→ EXTRAIT DU TEXTE:
L’aînée des enfants rescapés, Lesly, a joué un rôle clé dans la survie du groupe par sa connaissance des secrets et dangers de la forêt. © getty images

Colombie : les enfants ont survécu grâce à leur «relation spirituelle avec la forêt» (reportage)

Le sauvetage des rescapés du crash d’avion a été rendu possible par l’éducation à leur environnement des jeunes de la communauté indigène.

«Un exemple de survie totale qui restera dans l’histoire.» Ces mots sont ceux utilisés par le président colombien Gustavo Petro pour décrire les quarante jours passés dans la forêt amazonienne par Lesly (13 ans), Soleiny (9 ans), Tien Noriel (5 ans) et Cristin (1 an), après le crash de l’avion qui les transportait. La petite dernière a même «célébré» son premier anniversaire dans la jungle. Deux semaines après les avoir retrouvés quasiment sains et saufs, une question demeure: comment quatre enfants ont-ils pu sortir vivant d’une telle épreuve? Issus du peuple Uitoto, leur origine indigène leur a sauvé la vie.

→ DONNÉES FOURNIES:
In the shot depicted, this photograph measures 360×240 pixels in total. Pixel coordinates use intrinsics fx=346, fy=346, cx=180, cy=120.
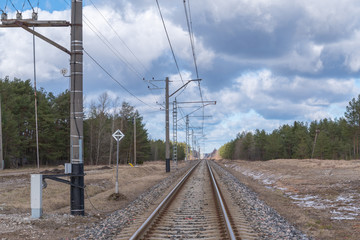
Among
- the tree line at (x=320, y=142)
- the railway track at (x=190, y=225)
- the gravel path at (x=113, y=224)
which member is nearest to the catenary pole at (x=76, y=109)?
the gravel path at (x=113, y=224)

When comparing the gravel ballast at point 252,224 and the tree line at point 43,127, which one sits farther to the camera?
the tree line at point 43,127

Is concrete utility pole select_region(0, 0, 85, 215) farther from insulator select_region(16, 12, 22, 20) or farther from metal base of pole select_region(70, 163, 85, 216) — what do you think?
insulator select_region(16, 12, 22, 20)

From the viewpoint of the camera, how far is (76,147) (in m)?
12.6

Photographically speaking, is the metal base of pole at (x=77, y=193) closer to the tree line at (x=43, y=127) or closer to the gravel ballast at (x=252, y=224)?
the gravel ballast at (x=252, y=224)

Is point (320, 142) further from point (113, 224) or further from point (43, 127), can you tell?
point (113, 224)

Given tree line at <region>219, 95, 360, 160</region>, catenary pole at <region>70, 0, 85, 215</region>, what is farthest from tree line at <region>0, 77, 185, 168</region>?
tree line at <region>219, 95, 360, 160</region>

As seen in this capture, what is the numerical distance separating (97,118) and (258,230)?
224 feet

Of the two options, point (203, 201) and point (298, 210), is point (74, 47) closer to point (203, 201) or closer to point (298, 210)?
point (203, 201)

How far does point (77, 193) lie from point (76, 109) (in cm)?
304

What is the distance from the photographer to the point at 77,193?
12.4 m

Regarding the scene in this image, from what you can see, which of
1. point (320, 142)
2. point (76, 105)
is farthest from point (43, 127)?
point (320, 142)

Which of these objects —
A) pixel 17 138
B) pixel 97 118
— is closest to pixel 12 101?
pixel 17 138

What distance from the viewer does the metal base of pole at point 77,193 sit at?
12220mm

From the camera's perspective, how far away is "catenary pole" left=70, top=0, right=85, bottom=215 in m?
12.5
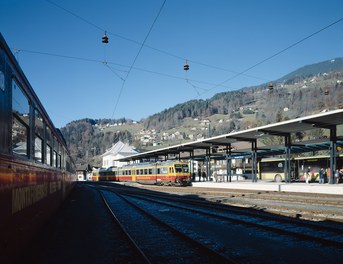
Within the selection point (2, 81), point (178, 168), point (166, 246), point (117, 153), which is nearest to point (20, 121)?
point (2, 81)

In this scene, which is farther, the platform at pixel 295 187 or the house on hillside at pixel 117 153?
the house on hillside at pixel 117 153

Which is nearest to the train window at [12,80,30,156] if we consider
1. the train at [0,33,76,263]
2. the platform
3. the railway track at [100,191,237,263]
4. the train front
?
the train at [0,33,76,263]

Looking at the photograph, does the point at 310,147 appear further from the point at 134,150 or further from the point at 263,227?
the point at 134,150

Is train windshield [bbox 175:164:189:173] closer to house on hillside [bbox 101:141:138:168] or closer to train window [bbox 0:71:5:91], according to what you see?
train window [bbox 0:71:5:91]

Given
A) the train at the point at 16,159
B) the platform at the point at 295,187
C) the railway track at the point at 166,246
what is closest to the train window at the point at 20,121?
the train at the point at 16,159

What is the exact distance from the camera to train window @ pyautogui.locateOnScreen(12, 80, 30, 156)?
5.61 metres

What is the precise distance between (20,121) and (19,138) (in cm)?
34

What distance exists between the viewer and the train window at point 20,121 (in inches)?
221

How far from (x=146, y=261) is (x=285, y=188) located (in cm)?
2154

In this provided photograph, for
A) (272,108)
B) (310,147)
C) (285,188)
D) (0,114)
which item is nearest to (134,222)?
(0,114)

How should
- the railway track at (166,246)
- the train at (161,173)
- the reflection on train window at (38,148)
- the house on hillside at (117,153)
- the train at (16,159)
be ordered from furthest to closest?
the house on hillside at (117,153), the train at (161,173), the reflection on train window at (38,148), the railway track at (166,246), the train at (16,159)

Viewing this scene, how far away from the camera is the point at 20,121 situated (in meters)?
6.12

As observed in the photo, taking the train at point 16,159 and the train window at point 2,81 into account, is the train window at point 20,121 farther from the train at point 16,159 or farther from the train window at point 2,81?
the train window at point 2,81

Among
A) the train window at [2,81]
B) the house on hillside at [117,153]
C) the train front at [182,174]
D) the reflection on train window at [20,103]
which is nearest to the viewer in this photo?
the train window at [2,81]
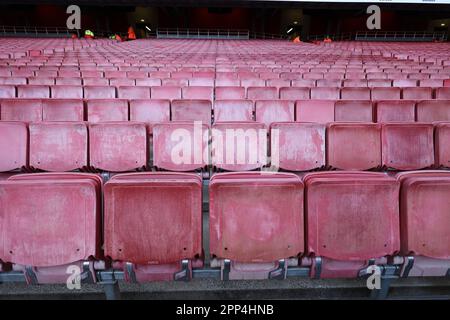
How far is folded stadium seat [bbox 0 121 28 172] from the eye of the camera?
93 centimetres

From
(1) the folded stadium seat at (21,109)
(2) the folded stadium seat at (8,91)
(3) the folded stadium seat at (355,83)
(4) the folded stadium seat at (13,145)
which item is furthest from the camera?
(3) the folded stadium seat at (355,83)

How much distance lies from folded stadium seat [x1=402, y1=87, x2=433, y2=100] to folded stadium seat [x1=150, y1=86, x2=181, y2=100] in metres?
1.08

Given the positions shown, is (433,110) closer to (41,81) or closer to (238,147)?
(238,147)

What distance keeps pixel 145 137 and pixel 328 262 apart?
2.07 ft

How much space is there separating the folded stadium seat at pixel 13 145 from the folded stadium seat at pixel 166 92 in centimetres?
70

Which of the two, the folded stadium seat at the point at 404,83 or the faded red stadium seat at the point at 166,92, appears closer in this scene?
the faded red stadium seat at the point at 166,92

---

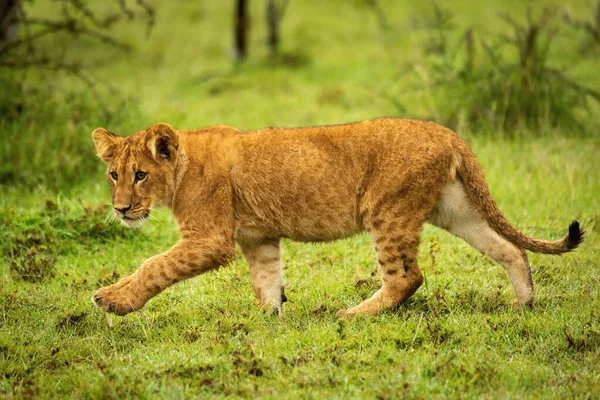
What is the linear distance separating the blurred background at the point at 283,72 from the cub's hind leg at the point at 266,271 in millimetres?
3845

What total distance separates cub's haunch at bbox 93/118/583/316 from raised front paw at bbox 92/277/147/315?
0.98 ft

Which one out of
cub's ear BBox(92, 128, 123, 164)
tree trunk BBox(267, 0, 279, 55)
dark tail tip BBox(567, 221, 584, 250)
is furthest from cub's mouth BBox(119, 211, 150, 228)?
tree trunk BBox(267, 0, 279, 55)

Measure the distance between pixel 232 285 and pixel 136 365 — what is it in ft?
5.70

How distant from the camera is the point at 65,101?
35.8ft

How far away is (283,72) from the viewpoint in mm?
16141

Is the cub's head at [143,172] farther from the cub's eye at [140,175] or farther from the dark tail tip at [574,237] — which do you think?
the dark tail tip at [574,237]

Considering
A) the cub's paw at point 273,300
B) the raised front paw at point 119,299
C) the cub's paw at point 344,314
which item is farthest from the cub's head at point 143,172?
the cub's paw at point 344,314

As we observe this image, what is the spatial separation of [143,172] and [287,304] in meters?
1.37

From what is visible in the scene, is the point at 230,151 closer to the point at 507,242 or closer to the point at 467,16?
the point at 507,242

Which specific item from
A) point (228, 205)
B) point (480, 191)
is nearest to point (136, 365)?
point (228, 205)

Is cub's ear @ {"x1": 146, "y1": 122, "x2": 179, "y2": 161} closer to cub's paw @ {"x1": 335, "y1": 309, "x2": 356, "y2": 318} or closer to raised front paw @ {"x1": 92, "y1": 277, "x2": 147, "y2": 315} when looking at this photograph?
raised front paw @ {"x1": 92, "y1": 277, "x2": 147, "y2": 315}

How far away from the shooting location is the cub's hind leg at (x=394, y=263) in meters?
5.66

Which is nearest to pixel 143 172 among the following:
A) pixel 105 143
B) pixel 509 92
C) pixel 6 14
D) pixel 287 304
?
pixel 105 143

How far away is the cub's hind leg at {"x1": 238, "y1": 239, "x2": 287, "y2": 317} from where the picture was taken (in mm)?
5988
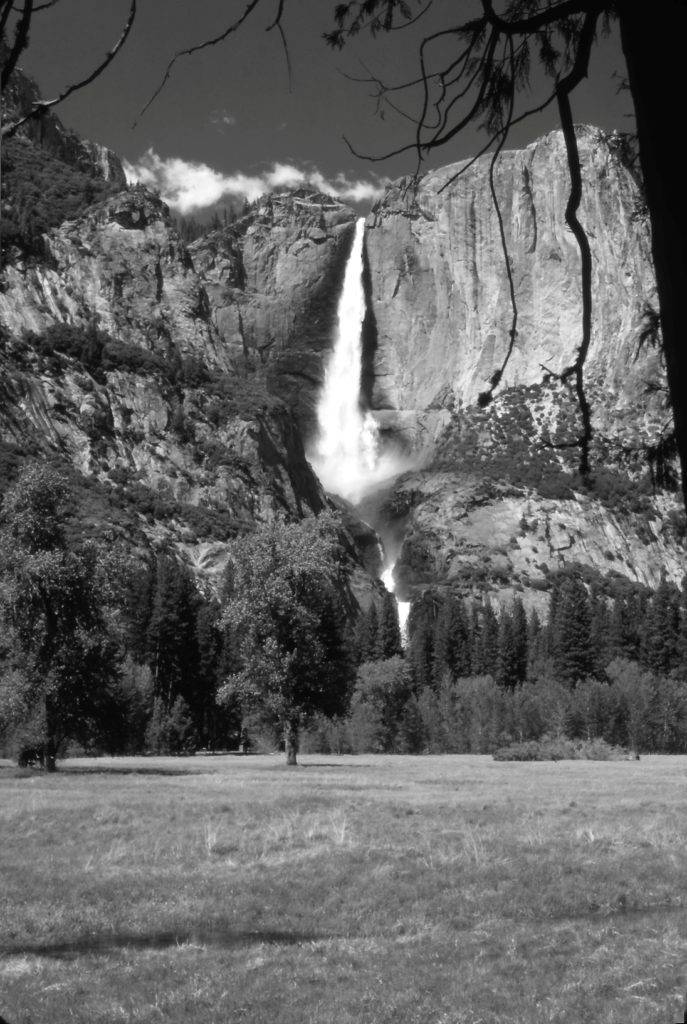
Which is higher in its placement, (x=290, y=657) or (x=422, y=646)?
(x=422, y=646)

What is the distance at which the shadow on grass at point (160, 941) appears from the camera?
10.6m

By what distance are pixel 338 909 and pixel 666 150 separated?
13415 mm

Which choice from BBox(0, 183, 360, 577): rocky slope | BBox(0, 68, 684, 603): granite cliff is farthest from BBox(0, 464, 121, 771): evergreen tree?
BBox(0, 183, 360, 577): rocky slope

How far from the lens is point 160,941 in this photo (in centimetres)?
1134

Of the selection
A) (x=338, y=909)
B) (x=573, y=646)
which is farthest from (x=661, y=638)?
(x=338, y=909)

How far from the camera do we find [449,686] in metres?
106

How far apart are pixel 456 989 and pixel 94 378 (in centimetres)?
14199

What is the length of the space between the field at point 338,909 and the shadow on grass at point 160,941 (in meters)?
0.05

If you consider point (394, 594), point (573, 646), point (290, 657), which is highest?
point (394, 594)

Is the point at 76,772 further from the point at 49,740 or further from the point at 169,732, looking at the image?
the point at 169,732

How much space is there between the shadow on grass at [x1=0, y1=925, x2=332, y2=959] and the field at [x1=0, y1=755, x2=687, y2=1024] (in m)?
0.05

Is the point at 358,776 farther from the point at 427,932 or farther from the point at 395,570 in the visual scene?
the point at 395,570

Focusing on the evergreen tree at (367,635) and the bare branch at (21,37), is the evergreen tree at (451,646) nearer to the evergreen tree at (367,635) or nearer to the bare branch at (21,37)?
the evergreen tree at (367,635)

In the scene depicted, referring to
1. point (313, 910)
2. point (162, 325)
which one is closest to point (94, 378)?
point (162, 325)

→ CONSIGNE: Donnez la suite de l'article sur les quatre enfants rescapés de la forêt amazonienne, à partir de sa dernière phrase. Les entrées proviennent d'une autre source.

→ RÉPONSE:
La région du rio medio Caquetá est une immense zone de quatre millions d’hectares recouverte d’une épaisse jungle amazonienne. Y survivre quarante jours relève de l’exploit. Du miracle, même. A peine sept mille indigènes appartenant à quatre peuples différents y vivent, jouissant d’un certain degré d’autonomie politique et institutionnelle. Ce statut, établi et protégé par la Constitution du pays, leur permet de perpétuer leurs cultures, traditions et modes de gouvernement. A Araracuara, d’où venait la famille des enfants, l’Etat colombien avait même fait construire un centre pénitencier dans les années 1930 pour y enfermer les criminels les plus dangereux du pays. Une prison sans mur, ni mirador et fil barbelé: la forêt, ses hordes d’insectes, ses serpents, jaguars et autres plantes vénéneuses suffisaient à dissuader quiconque songeait à s’échapper. «Dans la forêt, tout est vert, tu ne vois pas à quinze mètres, décrit Alex Rufino, photographe indigène Ticuna et guide de forêt en Amazonie. C’est très difficile de savoir où tu vas et d’où tu viens.»

Dès 6 ou 7 ans, les enfants apprennent à reconnaître les fruits et graines comestibles.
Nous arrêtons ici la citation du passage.